**TASK GOAL:**
Locate each line in the entries below that contains the word "sediment", and copy every such line in full.
-- begin PROVIDED ENTRIES --
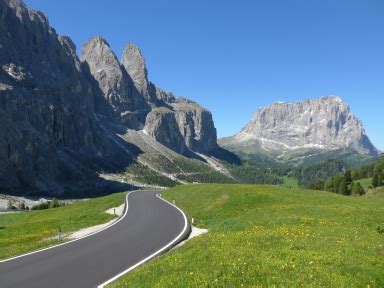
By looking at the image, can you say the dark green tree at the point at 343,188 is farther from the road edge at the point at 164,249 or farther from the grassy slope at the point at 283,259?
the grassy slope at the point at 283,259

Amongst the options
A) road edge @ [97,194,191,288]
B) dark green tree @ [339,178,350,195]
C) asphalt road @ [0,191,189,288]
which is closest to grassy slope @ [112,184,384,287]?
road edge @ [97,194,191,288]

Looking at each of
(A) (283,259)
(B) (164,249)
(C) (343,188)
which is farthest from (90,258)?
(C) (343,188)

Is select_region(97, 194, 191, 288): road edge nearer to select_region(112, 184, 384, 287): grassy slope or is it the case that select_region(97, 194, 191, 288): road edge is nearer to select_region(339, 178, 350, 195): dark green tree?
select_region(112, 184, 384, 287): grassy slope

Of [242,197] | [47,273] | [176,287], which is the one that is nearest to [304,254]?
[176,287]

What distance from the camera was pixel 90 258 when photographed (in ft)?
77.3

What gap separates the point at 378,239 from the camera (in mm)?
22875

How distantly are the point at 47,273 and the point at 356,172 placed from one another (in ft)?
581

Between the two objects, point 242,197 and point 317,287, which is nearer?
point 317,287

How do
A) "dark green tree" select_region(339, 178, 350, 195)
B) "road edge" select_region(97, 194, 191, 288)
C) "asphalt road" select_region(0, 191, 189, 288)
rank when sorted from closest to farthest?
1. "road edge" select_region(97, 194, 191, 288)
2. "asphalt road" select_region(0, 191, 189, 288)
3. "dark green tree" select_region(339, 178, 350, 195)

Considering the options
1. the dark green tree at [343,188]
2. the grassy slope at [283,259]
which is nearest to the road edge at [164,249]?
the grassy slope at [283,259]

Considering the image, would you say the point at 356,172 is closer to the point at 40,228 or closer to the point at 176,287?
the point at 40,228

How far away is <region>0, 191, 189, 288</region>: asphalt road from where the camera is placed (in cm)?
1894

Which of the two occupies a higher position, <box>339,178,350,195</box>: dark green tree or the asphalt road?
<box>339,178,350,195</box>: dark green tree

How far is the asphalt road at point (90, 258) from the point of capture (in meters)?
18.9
-- end PROVIDED ENTRIES --
-- begin PROVIDED ENTRIES --
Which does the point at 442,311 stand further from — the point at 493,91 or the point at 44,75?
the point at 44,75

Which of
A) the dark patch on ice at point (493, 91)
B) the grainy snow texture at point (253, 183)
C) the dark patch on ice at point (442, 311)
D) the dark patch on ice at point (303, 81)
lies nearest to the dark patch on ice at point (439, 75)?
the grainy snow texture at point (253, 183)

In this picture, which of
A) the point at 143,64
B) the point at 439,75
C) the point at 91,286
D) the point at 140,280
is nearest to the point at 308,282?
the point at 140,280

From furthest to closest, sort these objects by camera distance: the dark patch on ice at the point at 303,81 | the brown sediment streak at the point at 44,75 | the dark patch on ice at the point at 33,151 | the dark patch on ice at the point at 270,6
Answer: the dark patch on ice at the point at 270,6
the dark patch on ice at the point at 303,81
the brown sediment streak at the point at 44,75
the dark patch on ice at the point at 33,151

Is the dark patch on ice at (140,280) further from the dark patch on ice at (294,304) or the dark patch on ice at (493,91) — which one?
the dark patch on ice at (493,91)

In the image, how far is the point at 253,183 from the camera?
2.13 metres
-- end PROVIDED ENTRIES --
**RIGHT ANSWER:**
From furthest to closest, sort these objects by camera distance: the dark patch on ice at the point at 303,81 | the brown sediment streak at the point at 44,75 | the dark patch on ice at the point at 33,151 | the dark patch on ice at the point at 270,6
the brown sediment streak at the point at 44,75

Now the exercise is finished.